Supposedly there is an advantage to using the pairwise distance measure in the k-medoid algorithm, instead of the more familiar sum of squared Euclidean distance-type metric to evaluate variance that we find with k-means. And apparently, this different distance metric somehow reduces noise and outliers.

I have seen this claim but I have yet to see any good reasoning as to the mathematics behind this claim.

What makes the pairwise distance measure commonly used in k-medoid better? More exactly, how does the lack of a squared term allow k-medoids to have the desirable properties associated with the concept of taking a median?

by (33.1k points)

K-means is the most common algorithm that uses an iterative refinement technique. But k-medoids minimizes the sum of dissimilarities between points labeled to be in a cluster and a point designated as the center of that cluster.
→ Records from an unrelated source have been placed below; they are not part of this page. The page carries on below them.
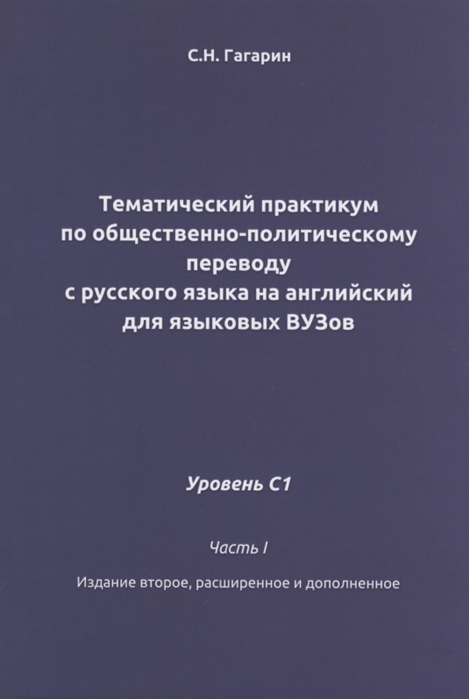 

Тематический практикум по общественно-политическому переводу с русского языка на английский для языковых ВУЗов. Уровень С1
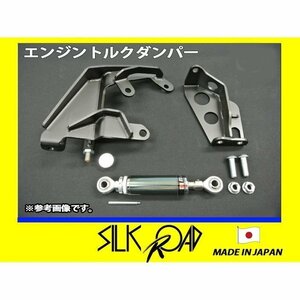 新品 日本製 シルクロード セクション製 インテグラ DC2 (TYPE-R) エンジントルクダンパー 品番3A2-N08 [代引不可×]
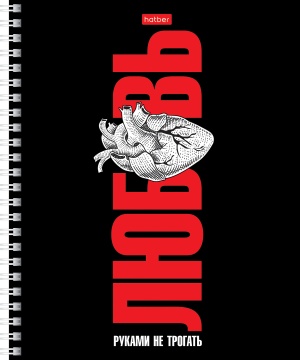 Тетрадь А5 80л кл. гребень Hatber "Руками не трога" 2диз.в блоке, белизна 100%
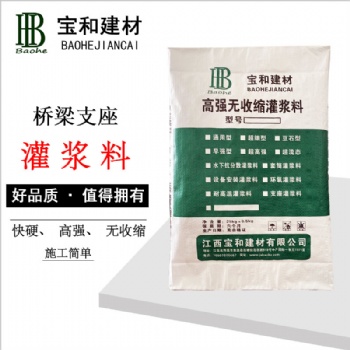 九江支座灌漿料 高強無收縮灌漿料 各類型號都有 廠家聯系方式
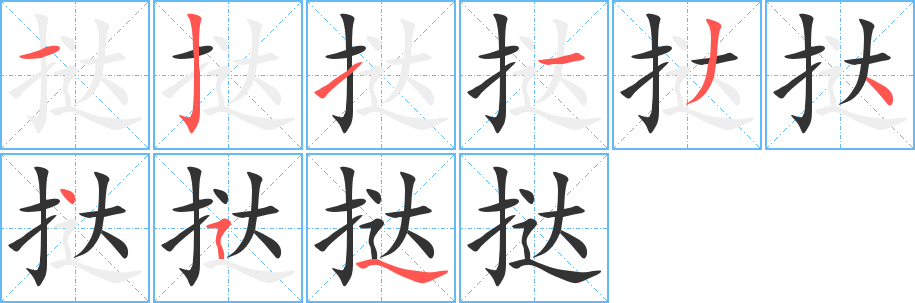 挞的笔画顺序字笔顺的正确写法图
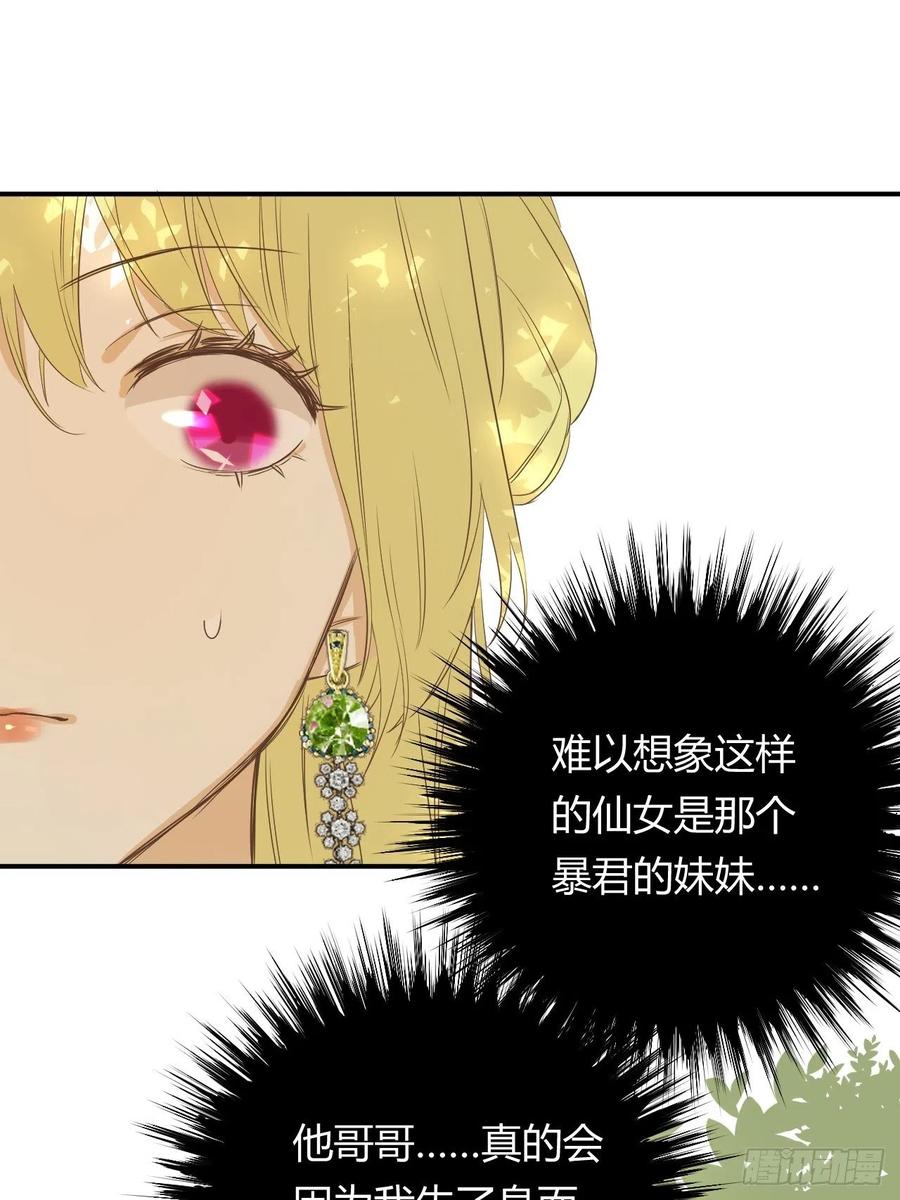 饲龙手册 05欺君之罪 第36页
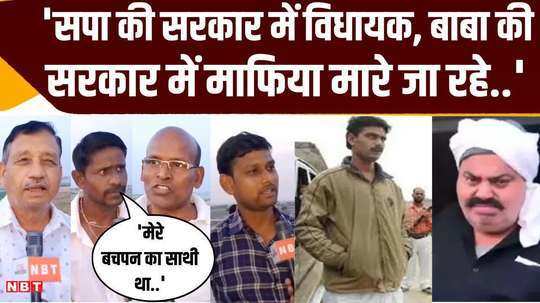 raju pals murderers were punished yet why are the villagers angry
1. K-medoid is more flexible

You can use k-medoids with any similarity measure. but K-means may fail to converge because it must be used with distances that are consistent with the mean only. So e.g. Absolute Pearson Correlation can’t be used with k-means, but it works well with k-medoids.

2. Robustness of medoid

The medoid used by k-medoids is roughly comparable to the median. The median is more robust to outliers than the arithmetic mean. It is a more robust estimate of a representative point than the mean as used in k-means.

For example:

[1, 2, 3, 4, 100000]

In the above example, both the median and medoid of this set are 3. The mean is 20002.

The medoid is representing the most of data set, but the mean is getting deflected by outliers here. The median has a breakdown point of 50%, the mean has a breakdown point of 0.

3. k-medoids is much more expensive

K means is quite fast and less expensive than k medoid. K medoid computes all the pairwise distances, it is O(n^2*k*i), k-means runs in O(n*k*i), k times the number of iterations is k*i << n.